-- Input material --
= = =

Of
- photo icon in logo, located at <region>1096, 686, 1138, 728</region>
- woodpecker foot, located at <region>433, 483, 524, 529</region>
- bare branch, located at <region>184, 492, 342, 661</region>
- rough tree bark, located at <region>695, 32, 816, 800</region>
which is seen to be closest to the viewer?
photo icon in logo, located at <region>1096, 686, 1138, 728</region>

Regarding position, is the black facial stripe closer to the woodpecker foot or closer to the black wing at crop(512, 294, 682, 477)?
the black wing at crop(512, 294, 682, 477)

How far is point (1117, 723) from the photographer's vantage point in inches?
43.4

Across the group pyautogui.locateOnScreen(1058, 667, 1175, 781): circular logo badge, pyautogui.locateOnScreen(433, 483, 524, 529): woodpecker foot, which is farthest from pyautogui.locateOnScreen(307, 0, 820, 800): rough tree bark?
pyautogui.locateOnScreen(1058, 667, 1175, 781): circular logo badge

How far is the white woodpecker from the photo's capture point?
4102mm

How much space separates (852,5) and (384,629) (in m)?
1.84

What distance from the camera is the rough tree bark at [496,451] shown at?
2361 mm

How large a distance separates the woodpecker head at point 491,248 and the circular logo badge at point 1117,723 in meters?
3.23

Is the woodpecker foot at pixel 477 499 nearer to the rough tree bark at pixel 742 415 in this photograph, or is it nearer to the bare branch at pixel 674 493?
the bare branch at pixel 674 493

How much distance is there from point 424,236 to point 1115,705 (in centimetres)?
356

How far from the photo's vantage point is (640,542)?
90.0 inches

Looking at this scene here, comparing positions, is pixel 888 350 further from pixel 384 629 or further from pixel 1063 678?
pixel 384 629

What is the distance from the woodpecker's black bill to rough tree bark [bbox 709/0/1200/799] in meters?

= = =

-- Task prompt --
Please copy the items exactly, starting at the line that contains "How far from" and ending with the last line of the items, with both ends included.

-- Complete output --
How far from the photo's vantage point is (640,542)?
90.0 inches

Looking at this scene here, comparing positions, is pixel 888 350 further from pixel 384 629 or further from pixel 1063 678?
pixel 384 629

What is the distance from the woodpecker's black bill to rough tree bark [bbox 709/0/1200/799] in meters?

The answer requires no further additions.